Objective: Rewrite all the records below with every "camera" changed to "viewer" and everything else left as it is. Leave out the pictures.

Task material:
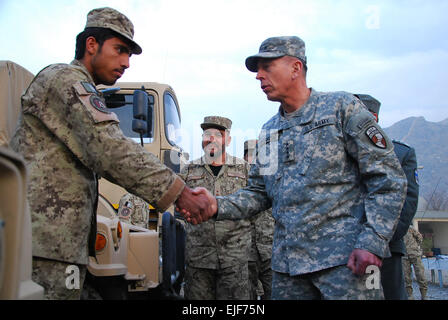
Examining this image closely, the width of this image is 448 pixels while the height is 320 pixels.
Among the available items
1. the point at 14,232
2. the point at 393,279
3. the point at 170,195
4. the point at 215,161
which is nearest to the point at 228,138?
the point at 215,161

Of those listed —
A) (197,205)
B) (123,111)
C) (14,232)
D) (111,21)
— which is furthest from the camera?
(123,111)

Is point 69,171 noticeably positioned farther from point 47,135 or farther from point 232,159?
point 232,159

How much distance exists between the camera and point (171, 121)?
611 centimetres

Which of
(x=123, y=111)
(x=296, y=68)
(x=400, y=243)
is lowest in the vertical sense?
(x=400, y=243)

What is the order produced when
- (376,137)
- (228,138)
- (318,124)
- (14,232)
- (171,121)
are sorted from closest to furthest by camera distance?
(14,232)
(376,137)
(318,124)
(228,138)
(171,121)

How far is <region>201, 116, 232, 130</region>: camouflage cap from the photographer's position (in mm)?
4836

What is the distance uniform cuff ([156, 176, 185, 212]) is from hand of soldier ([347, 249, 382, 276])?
94cm

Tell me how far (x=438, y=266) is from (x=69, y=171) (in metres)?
11.5

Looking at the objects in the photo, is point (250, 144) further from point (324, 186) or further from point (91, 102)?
point (91, 102)

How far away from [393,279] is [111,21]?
240 centimetres

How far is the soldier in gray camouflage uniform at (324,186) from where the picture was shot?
212 cm

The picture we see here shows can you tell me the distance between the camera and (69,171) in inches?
83.5

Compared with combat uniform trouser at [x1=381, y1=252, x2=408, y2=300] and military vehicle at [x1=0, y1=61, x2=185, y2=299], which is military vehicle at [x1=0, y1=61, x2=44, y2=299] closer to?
military vehicle at [x1=0, y1=61, x2=185, y2=299]

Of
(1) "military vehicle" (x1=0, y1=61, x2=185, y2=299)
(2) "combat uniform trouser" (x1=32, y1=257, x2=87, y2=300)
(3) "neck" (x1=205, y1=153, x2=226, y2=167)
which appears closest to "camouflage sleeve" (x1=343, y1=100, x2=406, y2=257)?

Result for this task:
Examining this image closely, the width of this image is 448 pixels while the height is 320 pixels.
Among the available items
1. the point at 14,232
2. the point at 393,279
3. the point at 170,195
4. the point at 215,161
which is nearest to the point at 228,138?
the point at 215,161

Of those listed —
A) (197,205)
B) (123,111)
C) (14,232)
D) (111,21)
— which is furthest from the viewer?
(123,111)

Is point 69,171 noticeably positioned farther from point 47,135 or farther from point 232,159?
point 232,159

How much distance exists between the viewer and point (171, 121)?
611 centimetres

Which of
(x=123, y=111)
(x=296, y=68)
(x=400, y=243)
is lowest in the vertical sense?
(x=400, y=243)

What is the order produced when
- (376,137)
- (228,138)
- (318,124)
- (14,232)
- (171,121)
are sorted from closest to furthest by viewer distance?
(14,232)
(376,137)
(318,124)
(228,138)
(171,121)

How far is <region>201, 116, 232, 130</region>: camouflage cap from the photographer's position (in mm)?
4836

What is the distance uniform cuff ([156, 176, 185, 212]) is from hand of soldier ([347, 249, 382, 276])?
94cm

Tell me how far (x=438, y=266) is from (x=69, y=171) (in metres)?
11.5

Looking at the objects in the photo, is point (250, 144) further from point (324, 186) or further from point (91, 102)?
point (91, 102)

How far away from [393,279] is [111,21]?
240 centimetres

How far is the soldier in gray camouflage uniform at (324,186) from where the picture was shot?
212 cm

The picture we see here shows can you tell me the distance between the viewer and (69,171) in inches?
83.5

Compared with combat uniform trouser at [x1=381, y1=252, x2=408, y2=300] and military vehicle at [x1=0, y1=61, x2=185, y2=299], which is military vehicle at [x1=0, y1=61, x2=44, y2=299] closer to?
military vehicle at [x1=0, y1=61, x2=185, y2=299]

Of
(1) "military vehicle" (x1=0, y1=61, x2=185, y2=299)
(2) "combat uniform trouser" (x1=32, y1=257, x2=87, y2=300)
(3) "neck" (x1=205, y1=153, x2=226, y2=167)
which appears closest to "camouflage sleeve" (x1=343, y1=100, x2=406, y2=257)?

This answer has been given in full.